On Thursday March 20 there was yet another rooming house fire in Toronto. Two people were killed and ten others were treated for smoke inhalation.
As I sit here waiting for the other shoe to drop I can remember my own experience with rooming houses. When I first arrived in this country it was common to see 'Room for Rent' signs all over some neighborhoods in Toronto. At the time it was quite a respectable way for a family to manage the mortgage on a house. The family would live on the lower floors while the roomers would live upstairs. In my own case, I once had an upstairs room next to a park in St. Anthony's parish. Since the owners and I were of the same national descent, they regarded me as some sort of long lost relative. I remember sipping some aqua vita in the kitchen with the grandfather who spoke not a word of English. It was quite a pleasant experience.
Today this is no longer the case. Real estate speculators will buy up houses and rent them out to all comers at exorbitant rents. I have seen windowless basements subdivided into rooms at $400 each. I have lived in a rooming house with a crack dealer living upstairs and the days following check day a living hell. What is driving this downward spiral?
The answer ought to be obvious... greed. Back in the 70's it was possible for a family of relatively modest means to afford a home in the city. This is no longer true and the city is becoming increasingly polarized between the haves and the have-nots. Take a look at the following graphs...
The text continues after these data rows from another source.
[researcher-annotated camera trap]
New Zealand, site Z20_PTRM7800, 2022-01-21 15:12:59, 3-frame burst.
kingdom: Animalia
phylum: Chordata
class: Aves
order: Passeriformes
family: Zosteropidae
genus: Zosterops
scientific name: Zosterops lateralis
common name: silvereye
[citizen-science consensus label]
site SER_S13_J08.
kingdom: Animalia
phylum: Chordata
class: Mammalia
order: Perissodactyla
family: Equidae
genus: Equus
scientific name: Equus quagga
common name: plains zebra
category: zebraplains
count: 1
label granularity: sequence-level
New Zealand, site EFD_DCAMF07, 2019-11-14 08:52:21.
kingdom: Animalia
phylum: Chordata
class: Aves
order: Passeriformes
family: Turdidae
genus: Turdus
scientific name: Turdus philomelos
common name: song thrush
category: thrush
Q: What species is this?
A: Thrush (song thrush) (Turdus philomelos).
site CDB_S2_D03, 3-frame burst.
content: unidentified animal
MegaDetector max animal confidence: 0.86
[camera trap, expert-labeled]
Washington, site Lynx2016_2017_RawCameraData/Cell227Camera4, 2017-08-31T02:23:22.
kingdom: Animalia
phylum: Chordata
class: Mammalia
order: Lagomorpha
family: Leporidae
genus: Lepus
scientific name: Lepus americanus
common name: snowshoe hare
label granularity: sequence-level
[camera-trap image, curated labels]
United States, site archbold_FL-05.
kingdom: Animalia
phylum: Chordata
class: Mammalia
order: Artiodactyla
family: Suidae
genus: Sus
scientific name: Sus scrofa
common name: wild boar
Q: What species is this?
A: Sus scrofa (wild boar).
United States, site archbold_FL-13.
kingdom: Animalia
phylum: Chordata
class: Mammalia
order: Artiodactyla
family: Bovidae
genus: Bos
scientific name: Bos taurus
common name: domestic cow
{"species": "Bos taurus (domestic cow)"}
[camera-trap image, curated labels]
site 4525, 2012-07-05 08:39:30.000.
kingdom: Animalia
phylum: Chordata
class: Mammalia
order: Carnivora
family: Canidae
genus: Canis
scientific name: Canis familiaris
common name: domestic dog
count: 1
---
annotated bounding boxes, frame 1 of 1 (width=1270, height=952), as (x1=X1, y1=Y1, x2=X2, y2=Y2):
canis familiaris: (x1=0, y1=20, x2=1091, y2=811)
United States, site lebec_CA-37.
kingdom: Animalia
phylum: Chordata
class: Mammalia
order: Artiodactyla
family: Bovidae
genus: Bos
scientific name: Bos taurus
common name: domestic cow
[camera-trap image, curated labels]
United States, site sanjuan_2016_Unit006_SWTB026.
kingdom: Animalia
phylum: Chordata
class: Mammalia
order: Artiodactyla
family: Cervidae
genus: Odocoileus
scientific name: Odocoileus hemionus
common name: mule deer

The white areas are the middle income neighborhoods, lower income is red and high income is blue. Notice the shrinking middle income areas. Also notice the effects of gentrification. My own neighborhood, the Beach, was distinctly middle income back in the 70's but by 2005 has become solidly high income. The graphs paint a disturbing picture of a city that is heading towards where New York City is... a place for the extremely rich or the extremely poor with nothing in between.
What does this have to do with a rooming house fire? Simply this... as low income housing passes from families and homeowners to real estate speculators we can expect more and more of this abuse. The other shoe dropping I mentioned earlier is that I expect our local government to enact bylaws which will protect the real estate vultures at the expense of reducing low income housing. Outlawing rooming houses, multiple family dwellings and basement apartments might protect real estate values and prevent block busting but it will do nothing to bring home ownership within reach of middle income earners. It is these middle income earners who will provide decent housing of the kind I lived in back in the 70's. You cannot expect the value of your property to continually escalate without causing serious problems across the board. Do we really want this city to become islands of penthouses and mansions surrounded by tenements and slums?
Three Cities Within Toronto
Affordable housing would be a laudable undertaking for the Society of St. Vincent de Paul.